- Required action -
Search the records below for the word "themes" and show every line where it occurs.

Start of Exercise material

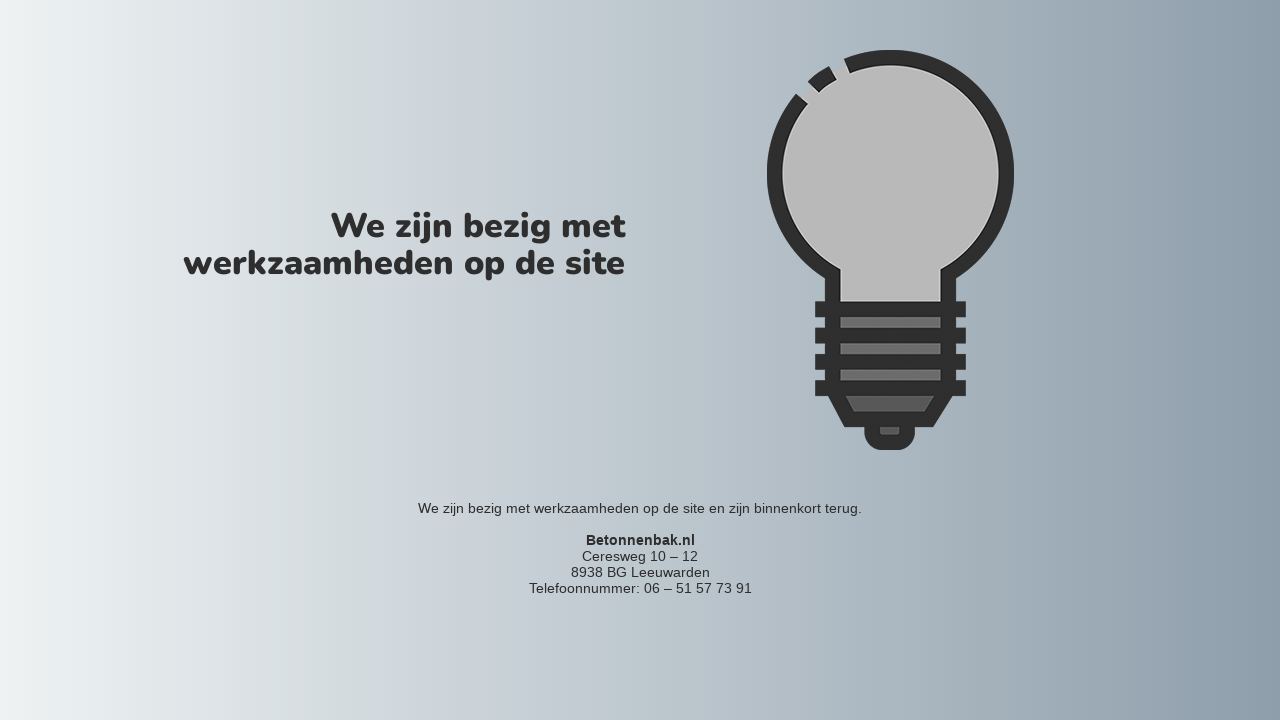

--- FILE ---
content_type: text/html; charset=UTF-8
request_url: https://www.betonnenbak.nl/betonnenbak-hoendiep-groningen/
body_size: 926
content:

<html lang="en">
  <head>
    <meta charset="utf-8">
    <meta http-equiv="X-UA-Compatible" content="IE=edge">
    <meta name="viewport" content="width=device-width, initial-scale=1">
    <title>Welkom bij betonbakken voor woonarken! is under construction</title>
    <meta name="description" content="Het goedkoopste adres en... snelle levering!" />
    
    <link rel="stylesheet" href="https://fonts.bunny.net/css?family=Nunito:400,900">    <link rel="stylesheet" href="https://www.betonnenbak.nl/ontwerp_plg/under-construction-page/themes/css/bootstrap.min.css?v=4.03" type="text/css">
<link rel="stylesheet" href="https://www.betonnenbak.nl/ontwerp_plg/under-construction-page/themes/css/common.css?v=4.03" type="text/css">
<link rel="stylesheet" href="https://www.betonnenbak.nl/ontwerp_plg/under-construction-page/themes/light_bulb/style.css?v=4.03" type="text/css">
<link rel="stylesheet" href="https://www.betonnenbak.nl/ontwerp_plg/under-construction-page/themes/css/font-awesome.min.css?v=4.03" type="text/css">
<link rel="icon" href="https://www.betonnenbak.nl/ontwerp_plg/under-construction-page/themes/images/favicon.png" />
  </head>

  <body>
    <div class="container top-container">
      <div class="row display-table">
        <div class="col-lg-offset-1 col-xs-12 col-md-12 col-lg-5 display-cell">
          <h1>We zijn bezig met werkzaamheden op de site</h1>
        </div>
		<div class="col-xs-12 col-md-12 col-lg-5 display-cell">
          <div id="hero-image">
      <img class="fadein" src="https://www.betonnenbak.nl/ontwerp_plg/under-construction-page/themes/light_bulb/light_bulb_off.png" alt="Switching on the site soon ..." title="Switching on the site soon ...">
    </div>
        </div>
      </div>
    </div>

    <div class="container">
      <div class="row">
        <div class="col-xs-12 col-md-8 col-md-offset-2 col-lg-offset-2 col-lg-8">
          <p class="content">We zijn bezig met werkzaamheden op de site en zijn binnenkort terug.<br />
<br />
<strong>Betonnenbak.nl</strong><br />
Ceresweg 10 – 12<br />
8938 BG Leeuwarden<br />
Telefoonnummer: 06 – 51 57 73 91</p>
        </div>
      </div>

      <div class="row" id="social">
        <div class="col-xs-12 col-md-12 col-lg-12">
          
        </div>
      </div>

    </div>
    
    <script src="https://www.betonnenbak.nl/ontwerp_inc/js/jquery/jquery.min.js"></script>    <script type="text/javascript">
    jQuery(function($) {
      var std = $('.fadein').attr('src');
      var hover = std.replace('_off', '_on');
      $('.fadein').clone().insertAfter('.fadein').attr('src', hover).removeClass('fadein').siblings().css({
          position:'absolute'
      });
      $('.fadein').mouseenter(function() {
          $('.fadein').stop().fadeTo(600, 0);
      }).mouseleave(function() {
          $('.fadein').stop().fadeTo(400, 1);
      });

    });
    </script>
  </body>
</html>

End of Exercise material

- Result -
    <link rel="stylesheet" href="https://fonts.bunny.net/css?family=Nunito:400,900">    <link rel="stylesheet" href="https://www.betonnenbak.nl/ontwerp_plg/under-construction-page/themes/css/bootstrap.min.css?v=4.03" type="text/css">
<link rel="stylesheet" href="https://www.betonnenbak.nl/ontwerp_plg/under-construction-page/themes/css/common.css?v=4.03" type="text/css">
<link rel="stylesheet" href="https://www.betonnenbak.nl/ontwerp_plg/under-construction-page/themes/light_bulb/style.css?v=4.03" type="text/css">
<link rel="stylesheet" href="https://www.betonnenbak.nl/ontwerp_plg/under-construction-page/themes/css/font-awesome.min.css?v=4.03" type="text/css">
<link rel="icon" href="https://www.betonnenbak.nl/ontwerp_plg/under-construction-page/themes/images/favicon.png" />
      <img class="fadein" src="https://www.betonnenbak.nl/ontwerp_plg/under-construction-page/themes/light_bulb/light_bulb_off.png" alt="Switching on the site soon ..." title="Switching on the site soon ...">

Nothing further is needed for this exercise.